Using BitSet to realize millisecond query (example explanation)
preface
Because the service requires that the response time of one request of API is less than 10ms, the traditional database query operations are directly excluded (network IO and disk IO). Through investigation, bieset is finally used, which has been running normally for a long time
BitSet introduction
I'm confused by the explanation in JDK. I'll summarize it with my own understanding
1. The internal implementation of BitSet is long array 2 The default value of each bit in set is false (0). 3. BitSet length increases as needed. 4. BitSet is not thread safe
Analysis of key methods of BitSet
Set the specified bit to true and the bitindex parameter to a non negative integer. Suppose we execute the following code and observe the changes of wordindex and words [wordindex] values in the above code
From the above table, we can clearly draw a conclusion according to the corresponding relationship between bitindex and words [wordindex] binary values, that is, each long in BitSet can indicate whether 64 non negative integers exist in BitSet.
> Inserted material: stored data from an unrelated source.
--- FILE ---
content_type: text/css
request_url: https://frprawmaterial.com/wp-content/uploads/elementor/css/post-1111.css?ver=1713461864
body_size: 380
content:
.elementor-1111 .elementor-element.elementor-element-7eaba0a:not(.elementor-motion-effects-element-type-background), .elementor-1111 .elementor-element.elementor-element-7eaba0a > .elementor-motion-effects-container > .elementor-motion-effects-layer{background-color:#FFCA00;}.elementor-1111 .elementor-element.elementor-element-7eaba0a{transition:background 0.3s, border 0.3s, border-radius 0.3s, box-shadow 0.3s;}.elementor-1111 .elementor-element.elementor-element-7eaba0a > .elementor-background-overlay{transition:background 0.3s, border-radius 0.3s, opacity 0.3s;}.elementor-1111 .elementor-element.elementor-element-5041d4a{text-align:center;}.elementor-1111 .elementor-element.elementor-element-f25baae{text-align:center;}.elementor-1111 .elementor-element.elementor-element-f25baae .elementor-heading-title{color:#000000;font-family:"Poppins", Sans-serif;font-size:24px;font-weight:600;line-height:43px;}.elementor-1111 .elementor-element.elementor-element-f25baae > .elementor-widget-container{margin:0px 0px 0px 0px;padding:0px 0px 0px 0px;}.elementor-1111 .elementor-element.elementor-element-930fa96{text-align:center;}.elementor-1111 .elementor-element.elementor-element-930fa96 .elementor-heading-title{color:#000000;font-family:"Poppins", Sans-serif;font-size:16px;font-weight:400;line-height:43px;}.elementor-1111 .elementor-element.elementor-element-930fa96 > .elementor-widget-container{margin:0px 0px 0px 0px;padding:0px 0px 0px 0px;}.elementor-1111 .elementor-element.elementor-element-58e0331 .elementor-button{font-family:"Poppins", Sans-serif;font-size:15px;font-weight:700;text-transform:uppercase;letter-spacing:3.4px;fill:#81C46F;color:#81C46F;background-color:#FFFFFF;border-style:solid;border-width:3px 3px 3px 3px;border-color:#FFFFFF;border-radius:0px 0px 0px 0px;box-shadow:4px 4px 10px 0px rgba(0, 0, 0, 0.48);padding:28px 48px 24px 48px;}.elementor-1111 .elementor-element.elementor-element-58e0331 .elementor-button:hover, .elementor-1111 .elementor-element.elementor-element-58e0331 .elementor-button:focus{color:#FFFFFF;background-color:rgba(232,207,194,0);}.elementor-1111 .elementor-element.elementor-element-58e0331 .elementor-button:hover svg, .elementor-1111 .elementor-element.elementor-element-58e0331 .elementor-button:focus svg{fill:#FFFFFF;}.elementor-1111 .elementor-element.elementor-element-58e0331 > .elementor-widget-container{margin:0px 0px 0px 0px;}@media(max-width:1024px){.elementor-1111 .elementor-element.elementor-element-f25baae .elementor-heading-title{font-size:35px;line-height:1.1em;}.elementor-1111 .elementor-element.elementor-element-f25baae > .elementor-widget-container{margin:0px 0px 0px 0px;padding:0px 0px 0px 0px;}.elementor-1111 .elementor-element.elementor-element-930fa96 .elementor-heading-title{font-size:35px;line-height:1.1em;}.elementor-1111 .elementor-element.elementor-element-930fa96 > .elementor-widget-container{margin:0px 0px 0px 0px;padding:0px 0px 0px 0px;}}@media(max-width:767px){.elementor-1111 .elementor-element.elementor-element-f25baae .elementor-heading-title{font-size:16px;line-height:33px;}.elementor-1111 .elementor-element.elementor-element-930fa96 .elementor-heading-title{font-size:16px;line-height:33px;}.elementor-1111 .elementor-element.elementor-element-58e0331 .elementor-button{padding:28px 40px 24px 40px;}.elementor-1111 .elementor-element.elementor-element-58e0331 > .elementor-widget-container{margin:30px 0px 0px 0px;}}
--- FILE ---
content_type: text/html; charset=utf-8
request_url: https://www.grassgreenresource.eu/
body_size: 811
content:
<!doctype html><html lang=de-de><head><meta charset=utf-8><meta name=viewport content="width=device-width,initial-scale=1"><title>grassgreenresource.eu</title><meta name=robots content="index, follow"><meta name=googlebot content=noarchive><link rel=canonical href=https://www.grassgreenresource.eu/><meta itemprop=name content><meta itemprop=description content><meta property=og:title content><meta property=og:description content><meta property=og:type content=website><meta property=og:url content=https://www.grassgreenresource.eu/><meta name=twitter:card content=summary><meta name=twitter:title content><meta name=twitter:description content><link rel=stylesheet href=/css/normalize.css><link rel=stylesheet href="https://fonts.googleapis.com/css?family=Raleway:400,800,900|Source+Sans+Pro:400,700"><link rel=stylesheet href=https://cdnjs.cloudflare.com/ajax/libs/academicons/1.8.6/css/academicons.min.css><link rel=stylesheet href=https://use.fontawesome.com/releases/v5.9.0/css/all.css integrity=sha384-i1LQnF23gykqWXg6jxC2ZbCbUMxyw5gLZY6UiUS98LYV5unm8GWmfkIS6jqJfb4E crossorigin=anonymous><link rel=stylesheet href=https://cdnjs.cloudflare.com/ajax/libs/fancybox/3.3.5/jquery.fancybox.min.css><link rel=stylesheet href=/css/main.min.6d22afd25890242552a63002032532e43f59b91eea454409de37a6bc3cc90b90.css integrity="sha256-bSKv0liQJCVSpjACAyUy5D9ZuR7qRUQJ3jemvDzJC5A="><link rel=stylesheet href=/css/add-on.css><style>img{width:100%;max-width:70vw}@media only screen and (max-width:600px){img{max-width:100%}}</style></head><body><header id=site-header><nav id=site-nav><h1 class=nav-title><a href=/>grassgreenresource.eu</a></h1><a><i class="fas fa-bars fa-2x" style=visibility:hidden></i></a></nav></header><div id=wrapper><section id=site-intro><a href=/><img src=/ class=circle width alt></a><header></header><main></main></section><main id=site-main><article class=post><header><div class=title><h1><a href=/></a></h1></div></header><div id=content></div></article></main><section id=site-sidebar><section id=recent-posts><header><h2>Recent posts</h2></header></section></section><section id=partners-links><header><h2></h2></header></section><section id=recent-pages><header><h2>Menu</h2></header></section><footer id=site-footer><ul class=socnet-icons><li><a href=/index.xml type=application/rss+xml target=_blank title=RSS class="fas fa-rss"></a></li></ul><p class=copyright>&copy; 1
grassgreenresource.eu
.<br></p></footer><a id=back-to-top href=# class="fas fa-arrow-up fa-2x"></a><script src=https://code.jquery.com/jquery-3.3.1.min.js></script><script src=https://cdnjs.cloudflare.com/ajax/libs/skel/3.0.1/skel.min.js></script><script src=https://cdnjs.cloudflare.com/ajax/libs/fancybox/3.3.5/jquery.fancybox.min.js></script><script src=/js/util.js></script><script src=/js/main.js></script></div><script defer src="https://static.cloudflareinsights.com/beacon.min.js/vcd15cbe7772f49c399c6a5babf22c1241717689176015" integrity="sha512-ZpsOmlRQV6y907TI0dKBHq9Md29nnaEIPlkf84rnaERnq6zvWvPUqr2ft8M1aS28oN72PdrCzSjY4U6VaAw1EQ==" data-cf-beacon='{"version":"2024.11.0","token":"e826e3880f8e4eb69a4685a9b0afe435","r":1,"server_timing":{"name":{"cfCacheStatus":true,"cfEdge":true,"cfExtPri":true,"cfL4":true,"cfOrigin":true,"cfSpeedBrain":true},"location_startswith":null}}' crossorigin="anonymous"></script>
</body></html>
For example, 0001 can indicate that the integer 0 exists in BitSet, and 1111 can indicate that the integer 3,2,1,0 exists in BitSet.
Enter the topic and realize BitSet millisecond query
Imagine a scenario where we have a user table
Suppose we want to query "18-year-old girls in Beijing", the corresponding SQL is as follows:
How to use BitSet to implement the same query?
1. Load the user table data into memory
2. Create BitSet indexes of address, age and gender dimensions for the user table
3. Query data according to index
1. Load the user table data into memory
Read the user table from the database and store it in the list
User entity class:
2. Indexing
Create BitSet index model class
Create address, gender and age dimension indexes for each user object
3. Test BitSet
Test results (query 2W times):
Data volume (users. Size()) | concurrent number | average query time
---|---|--- 20w | 10 | 1ms 50w | 20 | 3ms 100w| 50 | 9ms
The tester is ThinkPad x240 i5 8g memory
4. Summary
==Advantages = =:
Through the test, it is found that with the increase of the amount of data and the number of concurrency, the average time-consuming does not increase significantly, and the response time is less than 10ms
==Disadvantages = =:
1. It is not suitable for the case of too large amount of data, because it is necessary to load all the data into the memory
2. Not suitable for complex query
3. It is not suitable for querying unique values such as name and ID
Postscript
Because our query business is relatively simple, the only requirement is speed, and the amount of data is small. The amount of data in each table does not exceed 100W, so this method is more appropriate.
In this article, I only talk about how to create indexes and the most basic queries. In the next article, I will continue to explain how to update indexes and some complex queries, such as <, >, between and.
The above article using BitSet to realize millisecond query (example explanation) is all the content shared by Xiaobian. I hope it can give you a reference and support programming tips.